As the results of the Oregon Medicaid study ultimately showed, many newly insureds will be interested in preventative care when it is available. But the fact remains that, as some predicted, ER usage did go up in Oregon in accordance with the influx of new healthcare consumers.
How can we account for those numbers?
The problem isn’t just that ER usage goes up with the expansion of coverage— the problem lies in what kind of ER usage increases, and how that increase is addressed.
Understanding Consumer Behaviors that Drive ER Utilization
ER waste is predominantly driven by two types of consumers: those who use the ER as a clinic of convenience and those who do not pay attention to their health until minor problems become major illnesses. The Oregon data bear this assertion out, showing that usage increased for visits classified “non-emergent,” “primary care treatable” and “emergent, preventable.”
So why are these consumers not going to primary care providers?
First and foremost, America has a primary care provider shortage and given the increasing difficulty of getting into (and paying for) medical school, perceptions of decreasing status among physicians and increasing workloads, that shortage isn’t likely to reverse itself.
As a country, we need to make real strides in training and producing more primary care providers.
Second, “emergencies” are subjective. Many consumers who will gain coverage through Medicaid expansion, or via subsidized exchange-based plans, have little to no understanding of what meaningful coverage can be used to accomplish.
Some do not value primary care and preventative medicine because they have not grown up in households that valued it. A significant portion of the population who use ERs as clinics of convenience come from disadvantaged backgrounds. Health care consumers who grew up among the working poor and didn’t have the means to make regular doctor visits, may not understand the full implications of the ability to do so now.

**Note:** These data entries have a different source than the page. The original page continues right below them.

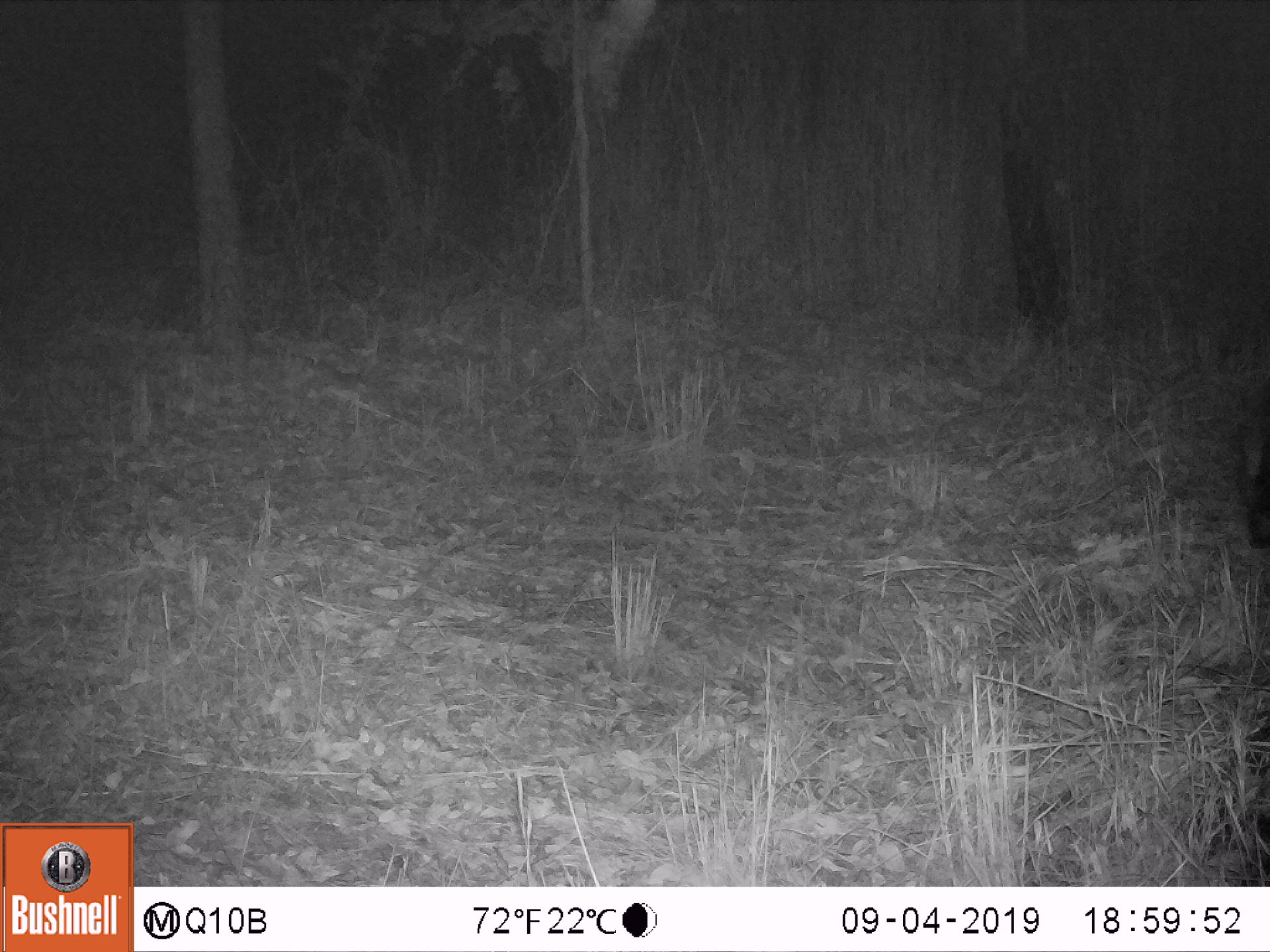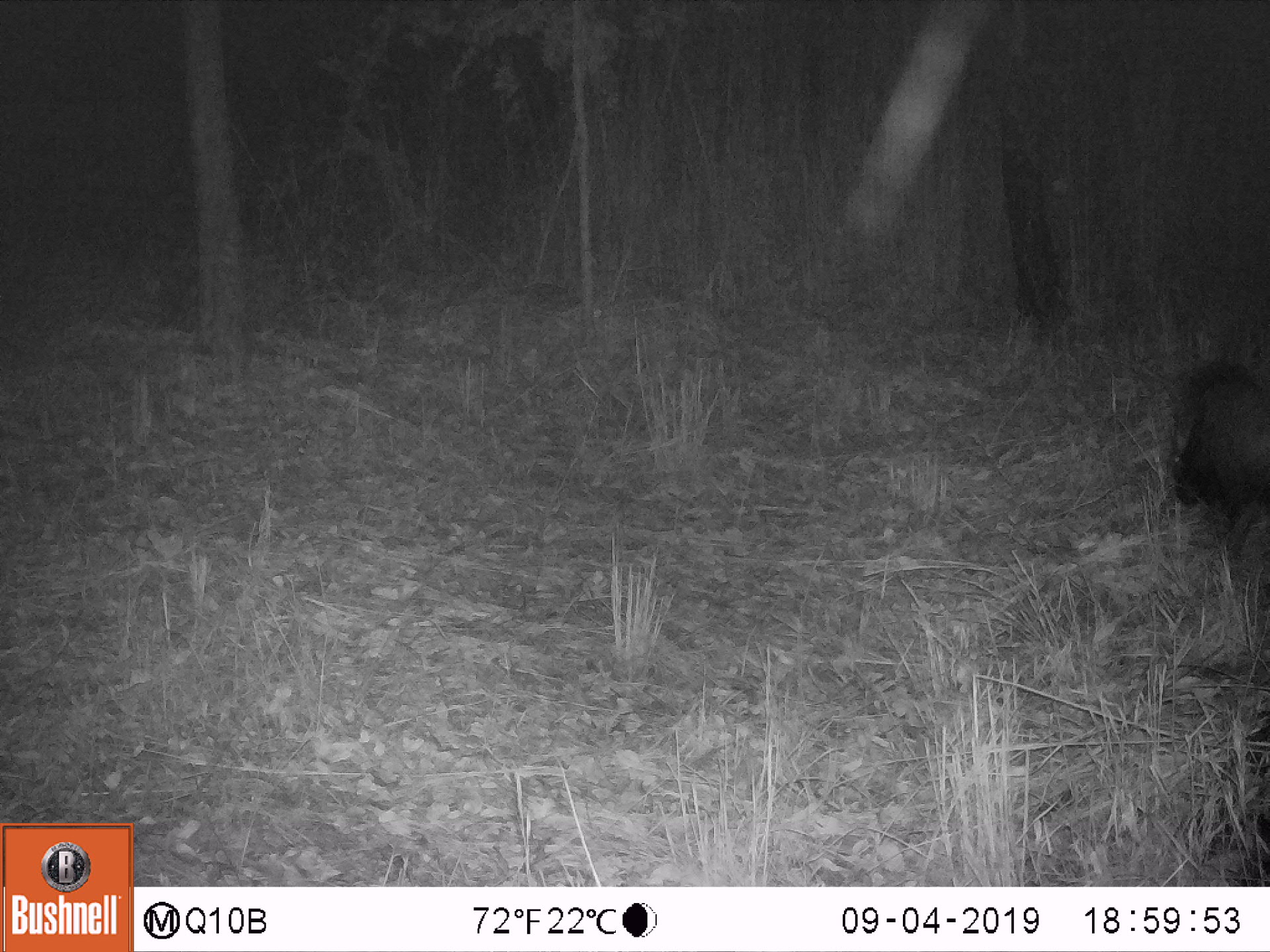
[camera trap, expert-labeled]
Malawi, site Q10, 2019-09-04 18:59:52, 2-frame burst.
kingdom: Animalia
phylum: Chordata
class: Mammalia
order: Artiodactyla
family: Suidae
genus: Potamochoerus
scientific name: Potamochoerus larvatus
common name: bushpig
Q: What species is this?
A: Bushpig (Potamochoerus larvatus).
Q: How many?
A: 1.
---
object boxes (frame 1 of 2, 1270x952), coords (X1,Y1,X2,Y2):
bushpig: (1226,371,1269,553)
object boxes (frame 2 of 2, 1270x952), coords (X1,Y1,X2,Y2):
bushpig: (1158,358,1269,567)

Additionally, c2b solutions research has found that the uninsured are heavily weighted toward the Willful Endurer segment, a psychographic patient type that live “in the moment” and are not hard-wired toward advance planning when it comes to health and wellness (e.g., scheduling, and waiting for, a doctor appointment days, weeks, or months in advance).
Years living with no coverage — and under a system in which EMTALA guidelines forced ERs to treat non-emergent conditions — have resulted in a disconnect, in the consciousness of many American consumers, between what a doctor would consider an “emergency” and what a patient considers an “emergency.”
Is a minor burn or non-displaced fracture a true medical emergency? Probably not. But it certainly is painful. Is a sinus infection an emergency? Of course not. But it’s miserable. Yet to the patient, these are conditions that simply cannot wait until an appointment next week, or even the next business day.
And for years we have operated under a consequence-free system. ERs had to see these patients under the law, regardless of ability to pay. For a poor patient with bad credit, walking away from a hospital bill is no skin off his back.
Of course ER visits will increase for an insured population that knows little else of healthcare beyond the emergency room.
It is the burden of health care providers to educate consumers who, for years, lacked coverage under this system, didn’t have (or was unwilling to pay) $75 to $100 to visit a proper primary care doctor, and was simultaneously incentivized to use ERs under a consequence-free system, on the benefits of benefits of primary care and preventative maintenance.
Therefore health care reform must be paired with patient remodeling— which leads us back to the free-standing ERs of last week’s article.
Getting to the Root of the Problem
With passage of the ACA, many health care providers assumed that all of the dire predictions would immediately come to pass. Increased ER usage seemed like an easy enough problem to address, so off-site centers were created where consumers could conveniently receive these services.
Building these facilities, however, further reinforces consumers’ misunderstanding of “medical emergency” and increases the likelihood that they will not seek out primary care.
24-hour primary care, urgent care centers and retail clinics can help reframe the issue for consumers. These facilities have experienced much growth in the last decade and will continue to do so under the ACA. Delineating the role of urgent care vs. ER will take education for many consumers, but will be a meaningful effort.
Providers can engage in responsible ways of changing patient behaviors by developing and implementing education programs to show patients the gains that can be realized — both in episodic illness and in the aggregate over a lifetime— through the recognition of appropriate care.